◆ Prompt:
In the draft scouting text on Andrew Billings, copy the stretch from "Before this argument" through "toward potential greatness." word for word.

In an NFL draft class absolutely loaded with defensive tackle talent, Baylor's Andrew Billings stands alone as a true freak of nature.
The Waco, Texas, native shouldn't just be viewed as a first-round prospect. He should be in the conversation as a potential top-five overall pick. His natural talent and overall upside are just as impressive as Ole Miss' Laremy Tunsil, Florida State's Jalen Ramsey, UCLA's Myles Jack or whomever anyone wants to place among the top prospects in this year's draft.
Before this argument can advance any further, NFL Network's Daniel Jeremiah provided a smart piece of advice when evaluating prospects:
This approach is key, because too many allow the negatives to outweigh the positives in a player's game even when those same positives point toward potential greatness.
Below is an example of negatives found within the skill set of a current elite defender, courtesy of NFL.com: "Won't consistently get the edge on tackles with his get off or quickness. Plays high at times, can be blown off the ball by the double team, but does fight hard to hold ground. Lacks some lateral mobility both rushing the passer and playing in space. Will occasionally give up outside contain."

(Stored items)
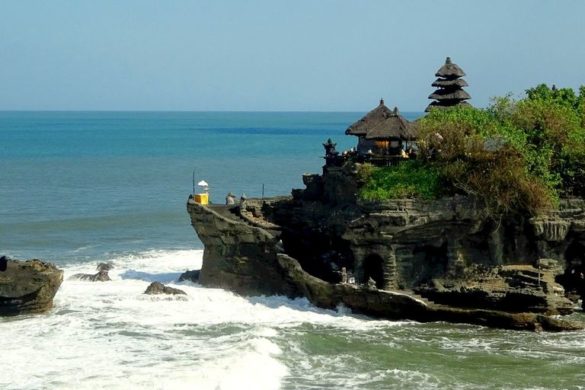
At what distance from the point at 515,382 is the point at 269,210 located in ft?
56.0

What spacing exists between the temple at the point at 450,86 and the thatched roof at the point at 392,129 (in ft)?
23.4

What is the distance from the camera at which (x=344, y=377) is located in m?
27.0

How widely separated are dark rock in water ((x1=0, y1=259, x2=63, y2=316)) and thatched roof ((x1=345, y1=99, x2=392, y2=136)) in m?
13.8

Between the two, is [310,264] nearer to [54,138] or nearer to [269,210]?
[269,210]

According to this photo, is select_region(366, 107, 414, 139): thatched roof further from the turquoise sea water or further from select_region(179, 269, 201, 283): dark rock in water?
the turquoise sea water

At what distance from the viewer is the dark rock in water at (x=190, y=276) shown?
40.9 m

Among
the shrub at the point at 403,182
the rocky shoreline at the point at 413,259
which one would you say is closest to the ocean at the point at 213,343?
the rocky shoreline at the point at 413,259

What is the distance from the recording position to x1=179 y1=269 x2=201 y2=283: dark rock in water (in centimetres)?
4091

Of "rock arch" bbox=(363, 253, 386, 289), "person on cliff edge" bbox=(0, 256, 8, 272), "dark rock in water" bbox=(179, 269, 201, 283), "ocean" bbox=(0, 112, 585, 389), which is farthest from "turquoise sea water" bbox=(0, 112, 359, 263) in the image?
"rock arch" bbox=(363, 253, 386, 289)

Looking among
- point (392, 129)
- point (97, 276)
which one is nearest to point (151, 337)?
point (97, 276)

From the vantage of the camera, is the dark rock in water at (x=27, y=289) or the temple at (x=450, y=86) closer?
the dark rock in water at (x=27, y=289)

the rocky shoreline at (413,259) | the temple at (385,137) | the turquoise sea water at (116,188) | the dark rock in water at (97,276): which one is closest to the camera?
the rocky shoreline at (413,259)

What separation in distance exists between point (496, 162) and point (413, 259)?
496 centimetres

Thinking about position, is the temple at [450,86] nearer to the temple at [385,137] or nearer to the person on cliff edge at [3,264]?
the temple at [385,137]
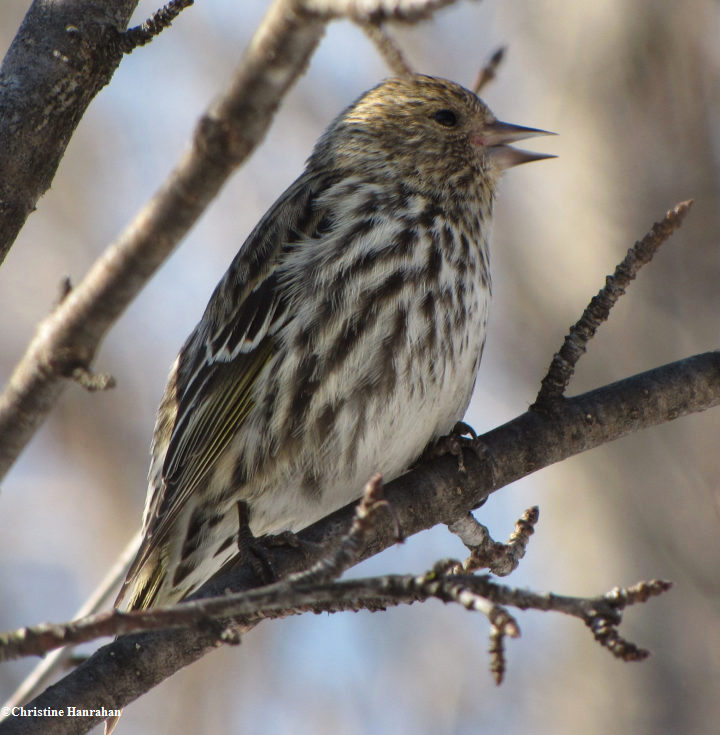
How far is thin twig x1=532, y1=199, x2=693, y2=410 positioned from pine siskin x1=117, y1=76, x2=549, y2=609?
19.9 inches

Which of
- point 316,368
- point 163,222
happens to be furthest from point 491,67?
point 163,222

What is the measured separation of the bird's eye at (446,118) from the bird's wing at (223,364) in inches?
27.5

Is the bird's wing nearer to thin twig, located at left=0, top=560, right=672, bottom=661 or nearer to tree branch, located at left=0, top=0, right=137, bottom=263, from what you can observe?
tree branch, located at left=0, top=0, right=137, bottom=263

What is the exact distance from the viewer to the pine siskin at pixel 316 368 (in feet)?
12.4

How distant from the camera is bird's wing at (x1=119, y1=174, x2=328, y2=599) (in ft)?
12.8

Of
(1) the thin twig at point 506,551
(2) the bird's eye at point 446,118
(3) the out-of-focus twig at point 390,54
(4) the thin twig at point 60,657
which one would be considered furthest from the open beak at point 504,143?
(4) the thin twig at point 60,657

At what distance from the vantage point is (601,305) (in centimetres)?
326

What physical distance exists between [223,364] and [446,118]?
5.32 feet

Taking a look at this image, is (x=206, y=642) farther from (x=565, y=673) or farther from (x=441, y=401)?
(x=565, y=673)

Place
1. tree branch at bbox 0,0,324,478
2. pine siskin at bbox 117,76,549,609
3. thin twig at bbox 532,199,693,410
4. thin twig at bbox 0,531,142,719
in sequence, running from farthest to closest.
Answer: pine siskin at bbox 117,76,549,609, thin twig at bbox 0,531,142,719, thin twig at bbox 532,199,693,410, tree branch at bbox 0,0,324,478

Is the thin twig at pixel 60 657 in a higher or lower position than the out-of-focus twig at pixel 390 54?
lower

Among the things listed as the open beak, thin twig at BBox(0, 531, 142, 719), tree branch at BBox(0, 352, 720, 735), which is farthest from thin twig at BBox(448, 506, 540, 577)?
the open beak

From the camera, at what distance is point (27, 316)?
8.66 meters

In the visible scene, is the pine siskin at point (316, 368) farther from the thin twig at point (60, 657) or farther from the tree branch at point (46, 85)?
the tree branch at point (46, 85)
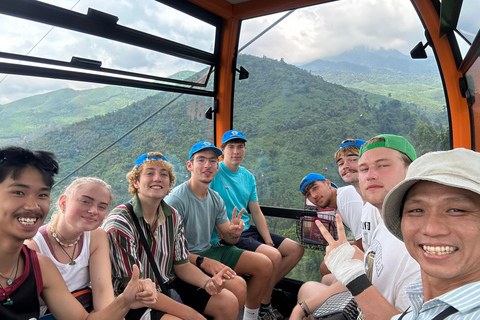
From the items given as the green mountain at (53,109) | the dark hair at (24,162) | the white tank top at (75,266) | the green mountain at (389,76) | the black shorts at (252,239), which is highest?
the green mountain at (389,76)

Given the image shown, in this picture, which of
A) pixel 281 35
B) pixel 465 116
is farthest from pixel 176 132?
pixel 465 116

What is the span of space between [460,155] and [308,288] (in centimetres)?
144

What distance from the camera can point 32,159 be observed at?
118cm

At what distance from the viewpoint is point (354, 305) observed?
1474 millimetres

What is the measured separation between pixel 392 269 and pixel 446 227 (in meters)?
0.50

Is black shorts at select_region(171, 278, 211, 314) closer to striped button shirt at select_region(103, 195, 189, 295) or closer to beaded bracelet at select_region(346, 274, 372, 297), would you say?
striped button shirt at select_region(103, 195, 189, 295)

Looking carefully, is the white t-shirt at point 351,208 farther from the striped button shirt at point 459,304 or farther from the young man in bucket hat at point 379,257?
the striped button shirt at point 459,304

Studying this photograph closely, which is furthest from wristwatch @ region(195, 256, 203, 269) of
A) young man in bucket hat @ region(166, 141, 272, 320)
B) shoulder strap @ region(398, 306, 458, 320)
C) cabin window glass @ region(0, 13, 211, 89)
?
shoulder strap @ region(398, 306, 458, 320)

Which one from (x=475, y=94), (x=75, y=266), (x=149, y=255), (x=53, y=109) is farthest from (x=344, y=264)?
(x=53, y=109)

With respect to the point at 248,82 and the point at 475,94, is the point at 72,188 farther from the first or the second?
the point at 475,94

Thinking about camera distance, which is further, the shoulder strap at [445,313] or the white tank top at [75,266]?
the white tank top at [75,266]

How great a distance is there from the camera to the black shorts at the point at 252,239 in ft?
9.12

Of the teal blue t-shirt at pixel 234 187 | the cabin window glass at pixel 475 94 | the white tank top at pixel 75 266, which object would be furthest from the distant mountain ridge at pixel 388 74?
the white tank top at pixel 75 266

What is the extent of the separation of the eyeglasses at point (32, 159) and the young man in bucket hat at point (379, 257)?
1.17m
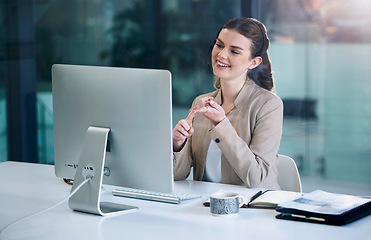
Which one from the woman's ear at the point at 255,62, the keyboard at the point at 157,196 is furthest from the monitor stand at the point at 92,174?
the woman's ear at the point at 255,62

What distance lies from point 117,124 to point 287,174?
970mm

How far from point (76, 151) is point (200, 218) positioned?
0.55 metres

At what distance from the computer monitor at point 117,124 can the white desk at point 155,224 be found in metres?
0.12

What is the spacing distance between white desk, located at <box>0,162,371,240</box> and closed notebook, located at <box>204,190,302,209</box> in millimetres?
37

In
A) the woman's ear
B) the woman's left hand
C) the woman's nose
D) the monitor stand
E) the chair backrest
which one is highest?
the woman's nose

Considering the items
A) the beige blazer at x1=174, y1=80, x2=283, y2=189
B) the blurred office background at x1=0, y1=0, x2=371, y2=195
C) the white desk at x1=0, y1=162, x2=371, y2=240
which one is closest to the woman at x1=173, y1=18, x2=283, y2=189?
the beige blazer at x1=174, y1=80, x2=283, y2=189

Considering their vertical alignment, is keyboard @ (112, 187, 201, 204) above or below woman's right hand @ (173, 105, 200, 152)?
below

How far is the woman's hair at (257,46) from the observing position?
294 centimetres

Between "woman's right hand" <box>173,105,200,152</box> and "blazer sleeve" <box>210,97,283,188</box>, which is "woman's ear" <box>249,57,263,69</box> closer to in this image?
"blazer sleeve" <box>210,97,283,188</box>

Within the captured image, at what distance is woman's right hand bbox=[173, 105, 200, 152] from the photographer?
2.44 metres

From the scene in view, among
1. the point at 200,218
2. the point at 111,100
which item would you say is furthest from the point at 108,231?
the point at 111,100

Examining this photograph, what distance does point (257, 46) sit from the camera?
119 inches

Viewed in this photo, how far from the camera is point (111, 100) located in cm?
203

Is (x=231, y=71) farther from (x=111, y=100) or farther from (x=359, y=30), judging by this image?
(x=359, y=30)
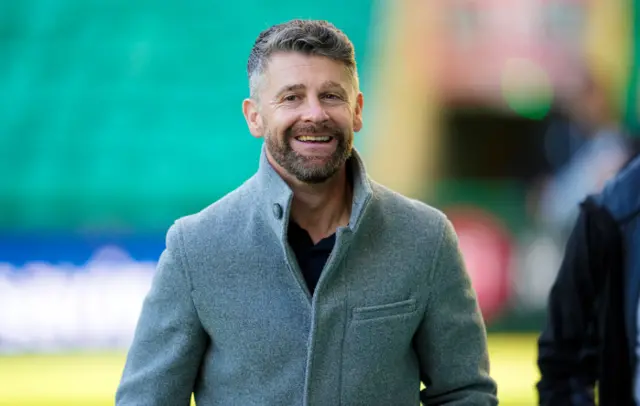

◆ Task result:
Before this argument can advance any further, NFL Network's Daniel Jeremiah provided a smart piece of advice when evaluating prospects:
This approach is key, because too many allow the negatives to outweigh the positives in a player's game even when those same positives point toward potential greatness.